— Activity —
Transcribe the records below. Leave every line exactly as written.

Entries taken from a collection
○ ○ ○
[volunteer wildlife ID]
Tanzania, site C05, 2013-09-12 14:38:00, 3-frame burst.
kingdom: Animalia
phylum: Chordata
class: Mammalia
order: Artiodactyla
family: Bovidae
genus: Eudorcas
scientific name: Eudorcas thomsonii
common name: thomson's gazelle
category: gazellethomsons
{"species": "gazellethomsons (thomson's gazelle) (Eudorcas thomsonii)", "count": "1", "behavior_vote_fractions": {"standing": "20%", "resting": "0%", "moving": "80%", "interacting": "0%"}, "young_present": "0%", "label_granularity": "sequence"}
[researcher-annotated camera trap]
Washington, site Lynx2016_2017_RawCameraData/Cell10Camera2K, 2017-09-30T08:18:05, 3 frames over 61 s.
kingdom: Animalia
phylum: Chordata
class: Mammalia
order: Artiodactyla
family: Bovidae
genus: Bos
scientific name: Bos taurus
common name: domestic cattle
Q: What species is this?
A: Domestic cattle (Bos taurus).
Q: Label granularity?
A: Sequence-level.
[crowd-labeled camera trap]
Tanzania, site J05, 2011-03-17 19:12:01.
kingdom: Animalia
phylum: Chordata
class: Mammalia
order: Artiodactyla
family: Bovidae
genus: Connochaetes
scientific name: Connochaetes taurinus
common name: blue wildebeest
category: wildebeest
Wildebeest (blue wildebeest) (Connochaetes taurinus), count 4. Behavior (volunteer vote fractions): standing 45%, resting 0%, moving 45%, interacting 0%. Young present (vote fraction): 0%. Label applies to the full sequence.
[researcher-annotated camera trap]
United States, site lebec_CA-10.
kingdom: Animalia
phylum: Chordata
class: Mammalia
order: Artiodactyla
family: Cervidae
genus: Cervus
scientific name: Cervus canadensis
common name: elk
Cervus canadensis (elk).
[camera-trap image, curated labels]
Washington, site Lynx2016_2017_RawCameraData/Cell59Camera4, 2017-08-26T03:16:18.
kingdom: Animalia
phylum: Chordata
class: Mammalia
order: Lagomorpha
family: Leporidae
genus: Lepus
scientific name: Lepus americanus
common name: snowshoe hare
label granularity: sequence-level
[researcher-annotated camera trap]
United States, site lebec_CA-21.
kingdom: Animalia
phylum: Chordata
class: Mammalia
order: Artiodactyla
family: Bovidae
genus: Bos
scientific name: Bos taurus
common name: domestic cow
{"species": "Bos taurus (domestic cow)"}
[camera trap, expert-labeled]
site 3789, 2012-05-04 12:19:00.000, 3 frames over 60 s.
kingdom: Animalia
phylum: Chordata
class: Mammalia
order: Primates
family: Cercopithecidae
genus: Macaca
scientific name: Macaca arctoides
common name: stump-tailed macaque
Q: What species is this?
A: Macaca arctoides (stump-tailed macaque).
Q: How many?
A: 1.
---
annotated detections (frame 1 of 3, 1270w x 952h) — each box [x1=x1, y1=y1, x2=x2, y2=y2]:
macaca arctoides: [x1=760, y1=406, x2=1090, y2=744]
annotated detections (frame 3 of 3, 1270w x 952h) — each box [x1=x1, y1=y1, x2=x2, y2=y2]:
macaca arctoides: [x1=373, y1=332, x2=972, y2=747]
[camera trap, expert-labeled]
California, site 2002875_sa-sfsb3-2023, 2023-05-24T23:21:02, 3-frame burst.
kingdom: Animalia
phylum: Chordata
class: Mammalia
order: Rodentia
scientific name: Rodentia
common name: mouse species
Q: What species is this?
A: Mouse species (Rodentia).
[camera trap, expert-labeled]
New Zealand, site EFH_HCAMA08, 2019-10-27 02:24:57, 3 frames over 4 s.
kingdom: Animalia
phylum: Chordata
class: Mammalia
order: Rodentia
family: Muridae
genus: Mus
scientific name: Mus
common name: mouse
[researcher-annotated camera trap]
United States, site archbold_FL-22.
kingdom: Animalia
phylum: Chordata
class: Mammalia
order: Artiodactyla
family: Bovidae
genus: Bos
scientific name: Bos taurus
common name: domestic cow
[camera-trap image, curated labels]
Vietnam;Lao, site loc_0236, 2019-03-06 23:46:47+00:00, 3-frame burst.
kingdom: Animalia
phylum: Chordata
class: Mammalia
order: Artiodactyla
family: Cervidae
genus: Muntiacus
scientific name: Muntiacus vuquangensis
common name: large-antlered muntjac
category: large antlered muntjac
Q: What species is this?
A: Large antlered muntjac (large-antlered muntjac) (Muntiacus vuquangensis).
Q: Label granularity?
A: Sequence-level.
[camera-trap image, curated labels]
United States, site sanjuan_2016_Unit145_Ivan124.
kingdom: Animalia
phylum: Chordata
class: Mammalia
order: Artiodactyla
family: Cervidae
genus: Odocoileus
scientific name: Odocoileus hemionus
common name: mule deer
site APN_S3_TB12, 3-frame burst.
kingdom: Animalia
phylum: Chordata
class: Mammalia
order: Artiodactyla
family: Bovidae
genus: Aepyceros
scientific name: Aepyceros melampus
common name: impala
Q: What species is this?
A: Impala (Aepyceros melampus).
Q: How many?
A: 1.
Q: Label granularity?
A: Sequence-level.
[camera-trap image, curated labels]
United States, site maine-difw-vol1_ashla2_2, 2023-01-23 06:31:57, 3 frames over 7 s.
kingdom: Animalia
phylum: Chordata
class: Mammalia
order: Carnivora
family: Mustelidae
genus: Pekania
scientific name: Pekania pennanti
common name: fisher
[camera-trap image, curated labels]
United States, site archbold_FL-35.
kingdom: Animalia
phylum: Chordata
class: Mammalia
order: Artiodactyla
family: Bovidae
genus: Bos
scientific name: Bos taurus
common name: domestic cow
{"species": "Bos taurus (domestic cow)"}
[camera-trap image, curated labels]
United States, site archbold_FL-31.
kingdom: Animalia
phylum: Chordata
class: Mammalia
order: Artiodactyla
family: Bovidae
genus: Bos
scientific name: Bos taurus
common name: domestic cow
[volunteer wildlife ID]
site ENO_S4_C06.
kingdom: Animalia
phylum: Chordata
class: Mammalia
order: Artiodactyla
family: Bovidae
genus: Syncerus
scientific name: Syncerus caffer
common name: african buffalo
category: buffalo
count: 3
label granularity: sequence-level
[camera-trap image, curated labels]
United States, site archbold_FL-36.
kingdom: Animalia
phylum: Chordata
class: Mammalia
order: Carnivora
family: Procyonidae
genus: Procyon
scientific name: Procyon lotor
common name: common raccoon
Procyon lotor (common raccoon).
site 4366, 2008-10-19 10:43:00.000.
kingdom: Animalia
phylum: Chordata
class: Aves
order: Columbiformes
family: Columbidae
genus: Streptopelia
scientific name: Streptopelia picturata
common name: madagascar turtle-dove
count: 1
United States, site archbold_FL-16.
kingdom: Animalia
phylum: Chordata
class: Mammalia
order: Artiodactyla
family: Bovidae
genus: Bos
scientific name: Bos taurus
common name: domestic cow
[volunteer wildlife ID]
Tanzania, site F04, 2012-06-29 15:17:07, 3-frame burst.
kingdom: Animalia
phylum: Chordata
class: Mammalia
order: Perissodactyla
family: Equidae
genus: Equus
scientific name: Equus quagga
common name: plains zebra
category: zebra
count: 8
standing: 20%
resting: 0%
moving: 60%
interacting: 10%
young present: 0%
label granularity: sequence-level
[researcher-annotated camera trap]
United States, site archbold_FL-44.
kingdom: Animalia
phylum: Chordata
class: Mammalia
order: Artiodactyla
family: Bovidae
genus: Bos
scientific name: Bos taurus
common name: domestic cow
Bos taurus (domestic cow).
○ ○ ○
— Response —
[volunteer wildlife ID]
Tanzania, site C05, 2013-09-12 14:38:00, 3-frame burst.
kingdom: Animalia
phylum: Chordata
class: Mammalia
order: Artiodactyla
family: Bovidae
genus: Eudorcas
scientific name: Eudorcas thomsonii
common name: thomson's gazelle
category: gazellethomsons
{"species": "gazellethomsons (thomson's gazelle) (Eudorcas thomsonii)", "count": "1", "behavior_vote_fractions": {"standing": "20%", "resting": "0%", "moving": "80%", "interacting": "0%"}, "young_present": "0%", "label_granularity": "sequence"}
[researcher-annotated camera trap]
Washington, site Lynx2016_2017_RawCameraData/Cell10Camera2K, 2017-09-30T08:18:05, 3 frames over 61 s.
kingdom: Animalia
phylum: Chordata
class: Mammalia
order: Artiodactyla
family: Bovidae
genus: Bos
scientific name: Bos taurus
common name: domestic cattle
Q: What species is this?
A: Domestic cattle (Bos taurus).
Q: Label granularity?
A: Sequence-level.
[crowd-labeled camera trap]
Tanzania, site J05, 2011-03-17 19:12:01.
kingdom: Animalia
phylum: Chordata
class: Mammalia
order: Artiodactyla
family: Bovidae
genus: Connochaetes
scientific name: Connochaetes taurinus
common name: blue wildebeest
category: wildebeest
Wildebeest (blue wildebeest) (Connochaetes taurinus), count 4. Behavior (volunteer vote fractions): standing 45%, resting 0%, moving 45%, interacting 0%. Young present (vote fraction): 0%. Label applies to the full sequence.
[researcher-annotated camera trap]
United States, site lebec_CA-10.
kingdom: Animalia
phylum: Chordata
class: Mammalia
order: Artiodactyla
family: Cervidae
genus: Cervus
scientific name: Cervus canadensis
common name: elk
Cervus canadensis (elk).
[camera-trap image, curated labels]
Washington, site Lynx2016_2017_RawCameraData/Cell59Camera4, 2017-08-26T03:16:18.
kingdom: Animalia
phylum: Chordata
class: Mammalia
order: Lagomorpha
family: Leporidae
genus: Lepus
scientific name: Lepus americanus
common name: snowshoe hare
label granularity: sequence-level
[researcher-annotated camera trap]
United States, site lebec_CA-21.
kingdom: Animalia
phylum: Chordata
class: Mammalia
order: Artiodactyla
family: Bovidae
genus: Bos
scientific name: Bos taurus
common name: domestic cow
{"species": "Bos taurus (domestic cow)"}
[camera trap, expert-labeled]
site 3789, 2012-05-04 12:19:00.000, 3 frames over 60 s.
kingdom: Animalia
phylum: Chordata
class: Mammalia
order: Primates
family: Cercopithecidae
genus: Macaca
scientific name: Macaca arctoides
common name: stump-tailed macaque
Q: What species is this?
A: Macaca arctoides (stump-tailed macaque).
Q: How many?
A: 1.
---
annotated detections (frame 1 of 3, 1270w x 952h) — each box [x1=x1, y1=y1, x2=x2, y2=y2]:
macaca arctoides: [x1=760, y1=406, x2=1090, y2=744]
annotated detections (frame 3 of 3, 1270w x 952h) — each box [x1=x1, y1=y1, x2=x2, y2=y2]:
macaca arctoides: [x1=373, y1=332, x2=972, y2=747]
[camera trap, expert-labeled]
California, site 2002875_sa-sfsb3-2023, 2023-05-24T23:21:02, 3-frame burst.
kingdom: Animalia
phylum: Chordata
class: Mammalia
order: Rodentia
scientific name: Rodentia
common name: mouse species
Q: What species is this?
A: Mouse species (Rodentia).
[camera trap, expert-labeled]
New Zealand, site EFH_HCAMA08, 2019-10-27 02:24:57, 3 frames over 4 s.
kingdom: Animalia
phylum: Chordata
class: Mammalia
order: Rodentia
family: Muridae
genus: Mus
scientific name: Mus
common name: mouse
[researcher-annotated camera trap]
United States, site archbold_FL-22.
kingdom: Animalia
phylum: Chordata
class: Mammalia
order: Artiodactyla
family: Bovidae
genus: Bos
scientific name: Bos taurus
common name: domestic cow
[camera-trap image, curated labels]
Vietnam;Lao, site loc_0236, 2019-03-06 23:46:47+00:00, 3-frame burst.
kingdom: Animalia
phylum: Chordata
class: Mammalia
order: Artiodactyla
family: Cervidae
genus: Muntiacus
scientific name: Muntiacus vuquangensis
common name: large-antlered muntjac
category: large antlered muntjac
Q: What species is this?
A: Large antlered muntjac (large-antlered muntjac) (Muntiacus vuquangensis).
Q: Label granularity?
A: Sequence-level.
[camera-trap image, curated labels]
United States, site sanjuan_2016_Unit145_Ivan124.
kingdom: Animalia
phylum: Chordata
class: Mammalia
order: Artiodactyla
family: Cervidae
genus: Odocoileus
scientific name: Odocoileus hemionus
common name: mule deer
site APN_S3_TB12, 3-frame burst.
kingdom: Animalia
phylum: Chordata
class: Mammalia
order: Artiodactyla
family: Bovidae
genus: Aepyceros
scientific name: Aepyceros melampus
common name: impala
Q: What species is this?
A: Impala (Aepyceros melampus).
Q: How many?
A: 1.
Q: Label granularity?
A: Sequence-level.
[camera-trap image, curated labels]
United States, site maine-difw-vol1_ashla2_2, 2023-01-23 06:31:57, 3 frames over 7 s.
kingdom: Animalia
phylum: Chordata
class: Mammalia
order: Carnivora
family: Mustelidae
genus: Pekania
scientific name: Pekania pennanti
common name: fisher
[camera-trap image, curated labels]
United States, site archbold_FL-35.
kingdom: Animalia
phylum: Chordata
class: Mammalia
order: Artiodactyla
family: Bovidae
genus: Bos
scientific name: Bos taurus
common name: domestic cow
{"species": "Bos taurus (domestic cow)"}
[camera-trap image, curated labels]
United States, site archbold_FL-31.
kingdom: Animalia
phylum: Chordata
class: Mammalia
order: Artiodactyla
family: Bovidae
genus: Bos
scientific name: Bos taurus
common name: domestic cow
[volunteer wildlife ID]
site ENO_S4_C06.
kingdom: Animalia
phylum: Chordata
class: Mammalia
order: Artiodactyla
family: Bovidae
genus: Syncerus
scientific name: Syncerus caffer
common name: african buffalo
category: buffalo
count: 3
label granularity: sequence-level
[camera-trap image, curated labels]
United States, site archbold_FL-36.
kingdom: Animalia
phylum: Chordata
class: Mammalia
order: Carnivora
family: Procyonidae
genus: Procyon
scientific name: Procyon lotor
common name: common raccoon
Procyon lotor (common raccoon).
site 4366, 2008-10-19 10:43:00.000.
kingdom: Animalia
phylum: Chordata
class: Aves
order: Columbiformes
family: Columbidae
genus: Streptopelia
scientific name: Streptopelia picturata
common name: madagascar turtle-dove
count: 1
United States, site archbold_FL-16.
kingdom: Animalia
phylum: Chordata
class: Mammalia
order: Artiodactyla
family: Bovidae
genus: Bos
scientific name: Bos taurus
common name: domestic cow
[volunteer wildlife ID]
Tanzania, site F04, 2012-06-29 15:17:07, 3-frame burst.
kingdom: Animalia
phylum: Chordata
class: Mammalia
order: Perissodactyla
family: Equidae
genus: Equus
scientific name: Equus quagga
common name: plains zebra
category: zebra
count: 8
standing: 20%
resting: 0%
moving: 60%
interacting: 10%
young present: 0%
label granularity: sequence-level
[researcher-annotated camera trap]
United States, site archbold_FL-44.
kingdom: Animalia
phylum: Chordata
class: Mammalia
order: Artiodactyla
family: Bovidae
genus: Bos
scientific name: Bos taurus
common name: domestic cow
Bos taurus (domestic cow).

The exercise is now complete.